Résultat : quatre jours d’hospitalisation pour une fracture causée par une torsion du bras gauche, assorti de complications et 31 jours d’ITT (Incapacité Totale de Travail).

La police des polices mène l’enquête, la préfecture de police n’a fait aucune déclaration.

Source : http://tempsreel.nouvelobs.com/faits-divers/20130710.OBS8860/paris-un-collegien-tabasse-par-la-police-au-commissariat.html

Villemomble (93) : une femme perd un oeil après le tir de flash-ball d’un policier

Une mère de famille a été grièvement blessée à l’oeil mardi soir, après une opération de police qui a dégénéré à Villemomble (Seine-Saint-Denis), dans la cité de la Sablière.

Vers 20 heures, une patrouille de police a été alertée par la conduite acrobatique et dangereuses de pilotes de deux roues.
Tous circulaient sans casque et dans un secteur très fréquenté. A l’arrivée de la police, ils sont parvenus à s’enfuir, sauf l’un d’eux qui a chuté au sol, facilitant son interpellation, rue Decauville.

Mais cette arrestation a été perturbée par l’interposition de jeunes qui ont encerclé les fonctionnaires. Profitant de la diversion, le motard accidenté a réussi à s’échapper. La police est parvenue malgré tout à arrêter l’un des assaillants. C’est alors que le frère de ce dernier est intervenu à son tour. Une confusion qui a fait monter la fièvre dans la cité. Une cinquantaine de personnes se sont massées autour des policiers qui ont fait usage de leur flash ball et de gaz lacrymogène. L’un des projectiles a atteint une femme au visage. Il s’agirait de la mère des deux frères interpellés. Transportée à l’hôpital parisien des Quinze-Vingts, elle a perdu son oeil.
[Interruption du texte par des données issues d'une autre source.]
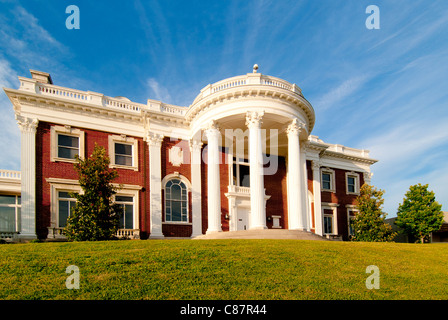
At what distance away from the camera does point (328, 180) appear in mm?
32906

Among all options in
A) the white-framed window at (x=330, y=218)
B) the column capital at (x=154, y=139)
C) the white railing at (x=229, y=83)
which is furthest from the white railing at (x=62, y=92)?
the white-framed window at (x=330, y=218)

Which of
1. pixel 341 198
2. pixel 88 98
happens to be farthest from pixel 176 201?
pixel 341 198

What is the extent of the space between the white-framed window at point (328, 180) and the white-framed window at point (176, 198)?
15044mm

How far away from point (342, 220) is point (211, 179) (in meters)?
17.5

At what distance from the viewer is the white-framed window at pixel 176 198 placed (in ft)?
76.6

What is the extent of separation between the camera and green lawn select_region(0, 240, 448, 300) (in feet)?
27.1

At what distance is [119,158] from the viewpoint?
75.5 feet

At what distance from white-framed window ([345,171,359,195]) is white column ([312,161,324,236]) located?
4.91 m

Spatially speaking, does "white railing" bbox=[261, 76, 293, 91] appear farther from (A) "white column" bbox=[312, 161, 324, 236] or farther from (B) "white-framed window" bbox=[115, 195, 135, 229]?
(B) "white-framed window" bbox=[115, 195, 135, 229]

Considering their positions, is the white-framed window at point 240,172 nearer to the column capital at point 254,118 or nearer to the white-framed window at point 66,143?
the column capital at point 254,118

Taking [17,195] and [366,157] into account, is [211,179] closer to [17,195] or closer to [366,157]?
[17,195]

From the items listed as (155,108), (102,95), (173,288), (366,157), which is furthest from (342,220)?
(173,288)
Les forces de l’ordre débordées

Débordées, les forces de l’ordre ont appellé des renforts. Vingt-cinq équipages (une soixantaine de policiers) ont convergé vers la rue Decauville, où la tension est encore montée. Des jets de pierre ont accueilli les renforts. Trois policiers ont été légèrement blessés et un véhicule endommagé.
Dans le quartier de la Sablière, le calme n’est pas revenu tout de suite. Deux véhicules seront incendiés dans la soirée. La tension ne retombera qu’à 1 heure du matin.

Ce mercredi, l’inspection générale des services (IGS), la police des polices, a été chargée de faire la lumière sur cette nuit de violences. Elle a commencé par entendre les deux frères, dont la garde à vue a été prolongée. Elle devrait poursuivre ses investigations en auditionnant les policiers et les témoins impliqués dans l’émeute. Parmi, eux un conseiller municipal, incommodé par les gaz lacrymogènes.

Patrice Calmejane, député maire UMP de Villemomble, s’est ému de ce lourd bilan : «Il est possible que l’ampleur de l’attroupement ait surpris les forces de police. Leur intervention a peut-être été disproportionnée», concède-t-il. Pour ramener la sérénité, les autorités ont jugé plus prudent de ne pas positionner des forces de police dans le quartier cette nuit.

Villemomble : pris pour un policier, un enseignant se fait agresser
Un enseignant a déposé plainte ce mercredi, après avoir été agressé dans la cité des Marnaudes, à Villemomble. Ce professeur surveillait des épreuves du Brevet des collèges, dans un établissement du secteur. A la pause déjeuner, il est sorti et c’est à son retour au collège qu’il a croisé plusieurs jeunes qui pensaient manifestement qu’il était policier, d’après ce qu’ils lui ont dit. Lui s’en est défendu, assurant être enseignant. Il n’a pas pour autant évité les coups. Il s’est fait dérober de l’argent. Il a pu prévenir les secours.
Cette agression intervient dans le quartier où l’opération de police avait dégénéré la veille.